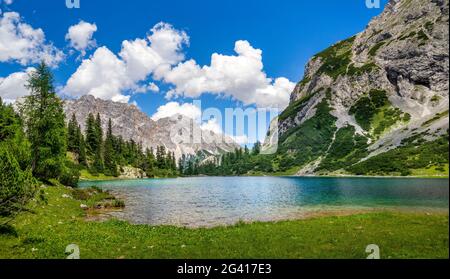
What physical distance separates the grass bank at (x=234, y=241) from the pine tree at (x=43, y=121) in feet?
86.5

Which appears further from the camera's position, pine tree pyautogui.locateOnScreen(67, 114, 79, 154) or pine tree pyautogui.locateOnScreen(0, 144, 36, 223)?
pine tree pyautogui.locateOnScreen(67, 114, 79, 154)

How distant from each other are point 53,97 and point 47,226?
33.0 meters

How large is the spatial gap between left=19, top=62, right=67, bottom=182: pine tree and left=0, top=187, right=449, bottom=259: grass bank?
26373mm

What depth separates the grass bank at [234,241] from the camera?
582 inches

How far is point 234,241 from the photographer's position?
766 inches

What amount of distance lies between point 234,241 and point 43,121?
41742mm

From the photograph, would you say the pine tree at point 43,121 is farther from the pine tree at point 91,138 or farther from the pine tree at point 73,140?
the pine tree at point 91,138

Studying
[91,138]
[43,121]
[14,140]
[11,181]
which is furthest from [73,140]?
[11,181]

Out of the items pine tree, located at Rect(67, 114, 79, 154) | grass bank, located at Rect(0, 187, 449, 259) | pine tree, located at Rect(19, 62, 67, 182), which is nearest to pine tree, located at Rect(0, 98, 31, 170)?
pine tree, located at Rect(19, 62, 67, 182)

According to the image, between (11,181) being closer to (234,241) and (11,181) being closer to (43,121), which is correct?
(234,241)

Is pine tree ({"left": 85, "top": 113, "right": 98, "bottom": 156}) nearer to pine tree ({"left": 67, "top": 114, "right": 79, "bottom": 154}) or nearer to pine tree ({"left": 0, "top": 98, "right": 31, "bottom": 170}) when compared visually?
pine tree ({"left": 67, "top": 114, "right": 79, "bottom": 154})

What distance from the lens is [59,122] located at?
2021 inches

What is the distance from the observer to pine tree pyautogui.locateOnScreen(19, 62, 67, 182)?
48.3m
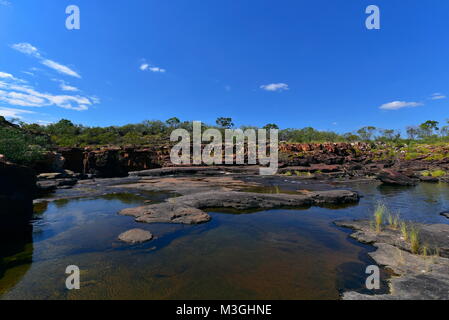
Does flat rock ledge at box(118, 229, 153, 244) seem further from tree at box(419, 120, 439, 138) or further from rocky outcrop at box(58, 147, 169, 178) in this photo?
tree at box(419, 120, 439, 138)

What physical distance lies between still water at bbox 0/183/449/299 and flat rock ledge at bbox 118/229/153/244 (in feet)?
0.87

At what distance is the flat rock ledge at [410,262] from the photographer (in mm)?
3953

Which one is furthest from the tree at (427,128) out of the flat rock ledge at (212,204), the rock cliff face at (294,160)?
the flat rock ledge at (212,204)

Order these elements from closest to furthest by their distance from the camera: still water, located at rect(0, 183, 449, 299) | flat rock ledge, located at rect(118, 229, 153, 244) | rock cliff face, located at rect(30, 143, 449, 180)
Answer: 1. still water, located at rect(0, 183, 449, 299)
2. flat rock ledge, located at rect(118, 229, 153, 244)
3. rock cliff face, located at rect(30, 143, 449, 180)

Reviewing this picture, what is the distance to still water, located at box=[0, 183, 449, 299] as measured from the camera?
4336 millimetres

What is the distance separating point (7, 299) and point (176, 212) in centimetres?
584

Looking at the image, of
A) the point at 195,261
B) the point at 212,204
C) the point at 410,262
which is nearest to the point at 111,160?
the point at 212,204

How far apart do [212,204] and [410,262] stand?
816 cm

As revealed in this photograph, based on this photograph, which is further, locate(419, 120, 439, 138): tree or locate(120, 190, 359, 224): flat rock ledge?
locate(419, 120, 439, 138): tree

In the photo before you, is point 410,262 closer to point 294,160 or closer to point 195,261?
point 195,261

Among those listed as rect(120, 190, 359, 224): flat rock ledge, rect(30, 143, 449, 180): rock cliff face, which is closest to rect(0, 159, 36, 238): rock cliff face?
rect(120, 190, 359, 224): flat rock ledge

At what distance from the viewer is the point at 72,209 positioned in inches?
466

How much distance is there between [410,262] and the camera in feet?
17.4

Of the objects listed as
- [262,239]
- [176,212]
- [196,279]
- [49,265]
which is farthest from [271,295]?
[176,212]
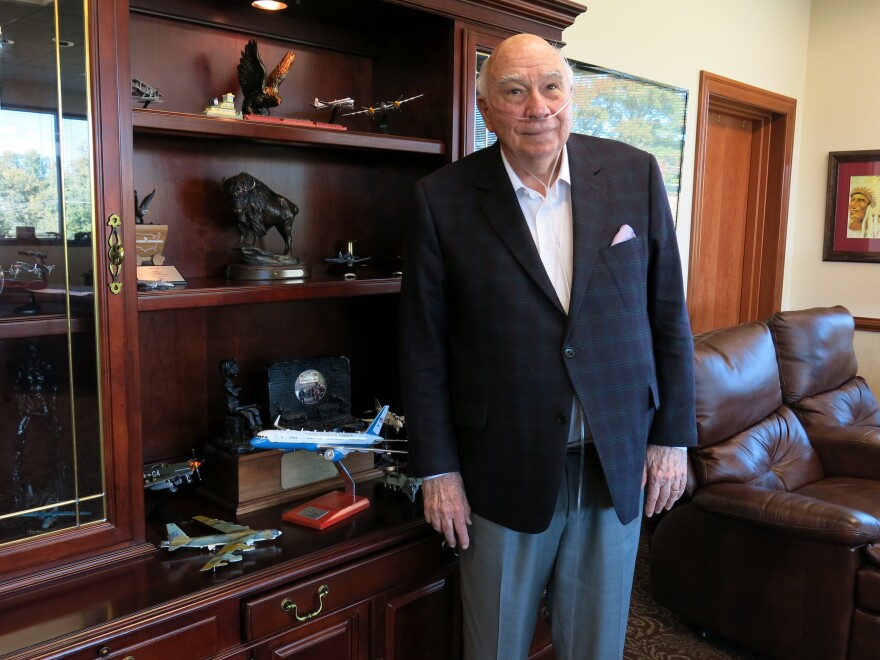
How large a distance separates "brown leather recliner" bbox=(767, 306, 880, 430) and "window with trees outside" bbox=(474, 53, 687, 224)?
2.64 ft

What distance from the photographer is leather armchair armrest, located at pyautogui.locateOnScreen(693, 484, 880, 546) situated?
82.7 inches

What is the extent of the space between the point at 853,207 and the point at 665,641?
309 cm

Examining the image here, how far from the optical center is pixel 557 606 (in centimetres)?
169

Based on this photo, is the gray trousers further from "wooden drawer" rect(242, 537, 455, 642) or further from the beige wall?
the beige wall

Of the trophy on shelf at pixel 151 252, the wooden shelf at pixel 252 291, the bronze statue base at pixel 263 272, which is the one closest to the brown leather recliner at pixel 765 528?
the wooden shelf at pixel 252 291

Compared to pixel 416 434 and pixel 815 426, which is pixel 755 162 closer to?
pixel 815 426

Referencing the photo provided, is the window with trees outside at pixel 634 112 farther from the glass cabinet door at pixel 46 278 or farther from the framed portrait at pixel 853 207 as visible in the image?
the glass cabinet door at pixel 46 278

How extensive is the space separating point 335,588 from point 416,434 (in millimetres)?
397

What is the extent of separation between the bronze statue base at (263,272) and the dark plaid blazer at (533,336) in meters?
0.42

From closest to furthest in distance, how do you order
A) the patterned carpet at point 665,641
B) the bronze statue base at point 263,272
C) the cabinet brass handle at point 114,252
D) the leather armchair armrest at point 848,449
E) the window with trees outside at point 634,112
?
the cabinet brass handle at point 114,252
the bronze statue base at point 263,272
the patterned carpet at point 665,641
the leather armchair armrest at point 848,449
the window with trees outside at point 634,112

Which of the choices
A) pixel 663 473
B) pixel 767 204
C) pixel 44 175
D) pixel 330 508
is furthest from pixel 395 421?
pixel 767 204

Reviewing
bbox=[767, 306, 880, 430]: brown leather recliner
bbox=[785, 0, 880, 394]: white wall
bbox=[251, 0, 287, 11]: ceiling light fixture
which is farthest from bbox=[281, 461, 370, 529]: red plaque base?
bbox=[785, 0, 880, 394]: white wall

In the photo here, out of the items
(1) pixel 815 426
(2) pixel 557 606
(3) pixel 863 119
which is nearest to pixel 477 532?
(2) pixel 557 606

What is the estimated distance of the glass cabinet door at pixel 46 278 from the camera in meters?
1.32
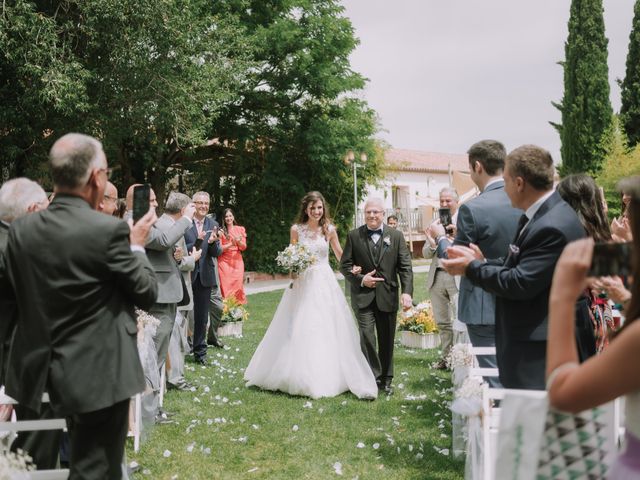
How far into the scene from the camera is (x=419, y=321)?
33.6 feet

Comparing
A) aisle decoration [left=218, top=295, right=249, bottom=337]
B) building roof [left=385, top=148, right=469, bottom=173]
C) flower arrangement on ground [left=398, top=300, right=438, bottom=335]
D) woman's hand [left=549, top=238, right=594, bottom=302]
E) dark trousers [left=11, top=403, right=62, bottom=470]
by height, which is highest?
building roof [left=385, top=148, right=469, bottom=173]

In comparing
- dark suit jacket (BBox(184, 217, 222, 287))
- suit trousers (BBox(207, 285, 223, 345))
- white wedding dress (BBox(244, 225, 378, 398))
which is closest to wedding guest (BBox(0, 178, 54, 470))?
white wedding dress (BBox(244, 225, 378, 398))

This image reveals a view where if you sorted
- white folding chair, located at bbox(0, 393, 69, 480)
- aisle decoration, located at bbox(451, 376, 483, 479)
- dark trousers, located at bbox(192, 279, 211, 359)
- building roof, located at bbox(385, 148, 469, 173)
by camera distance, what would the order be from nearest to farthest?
white folding chair, located at bbox(0, 393, 69, 480), aisle decoration, located at bbox(451, 376, 483, 479), dark trousers, located at bbox(192, 279, 211, 359), building roof, located at bbox(385, 148, 469, 173)

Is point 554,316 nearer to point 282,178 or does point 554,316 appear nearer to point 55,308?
point 55,308

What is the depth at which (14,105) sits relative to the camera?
1625cm

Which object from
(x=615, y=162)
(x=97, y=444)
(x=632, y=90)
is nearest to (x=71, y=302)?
(x=97, y=444)

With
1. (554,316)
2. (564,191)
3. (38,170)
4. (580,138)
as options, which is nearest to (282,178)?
(38,170)

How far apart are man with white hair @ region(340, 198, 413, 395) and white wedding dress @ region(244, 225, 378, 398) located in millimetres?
243

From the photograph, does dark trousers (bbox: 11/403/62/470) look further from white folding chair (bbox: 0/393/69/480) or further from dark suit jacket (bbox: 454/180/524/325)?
dark suit jacket (bbox: 454/180/524/325)

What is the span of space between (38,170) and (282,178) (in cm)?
992

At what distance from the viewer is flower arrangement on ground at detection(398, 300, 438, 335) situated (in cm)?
1020

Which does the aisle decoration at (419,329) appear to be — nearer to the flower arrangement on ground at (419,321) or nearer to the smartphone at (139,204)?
the flower arrangement on ground at (419,321)

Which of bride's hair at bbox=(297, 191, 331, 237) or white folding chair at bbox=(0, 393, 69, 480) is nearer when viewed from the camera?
white folding chair at bbox=(0, 393, 69, 480)

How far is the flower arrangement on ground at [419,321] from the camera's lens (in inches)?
402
........
* _TASK DETAILS_
Begin with the line that contains "What is the depth" and end with the last line of the records; set down every line in that span exactly, and nothing else.

* _WRITTEN ANSWER_
What is the depth at which (14,105) sits relative to the camera?
1625cm

Which object from
(x=615, y=162)
(x=97, y=444)
(x=632, y=90)
is nearest to (x=71, y=302)?
(x=97, y=444)

With
1. (554,316)
2. (564,191)
3. (38,170)
4. (580,138)
as options, which is nearest to (282,178)?
(38,170)

How far apart are man with white hair @ region(340, 198, 413, 395) and white wedding dress @ region(244, 225, 378, 398) located in millimetres?
243

From the photograph, does dark trousers (bbox: 11/403/62/470) look further from white folding chair (bbox: 0/393/69/480) or further from dark suit jacket (bbox: 454/180/524/325)?
dark suit jacket (bbox: 454/180/524/325)

What is the span of space between (38,170) and (282,178) (in cm)?
992

At what distance from the viewer is flower arrangement on ground at detection(398, 300, 438, 335) situated (in cm)?
1020

Which does the aisle decoration at (419,329) appear to be — nearer to the flower arrangement on ground at (419,321) or nearer to the smartphone at (139,204)?
the flower arrangement on ground at (419,321)

Which of bride's hair at bbox=(297, 191, 331, 237) or white folding chair at bbox=(0, 393, 69, 480) is nearer when viewed from the camera?
white folding chair at bbox=(0, 393, 69, 480)

How far is the flower arrangement on ground at [419,321] from the camera's lens (in inches)?
402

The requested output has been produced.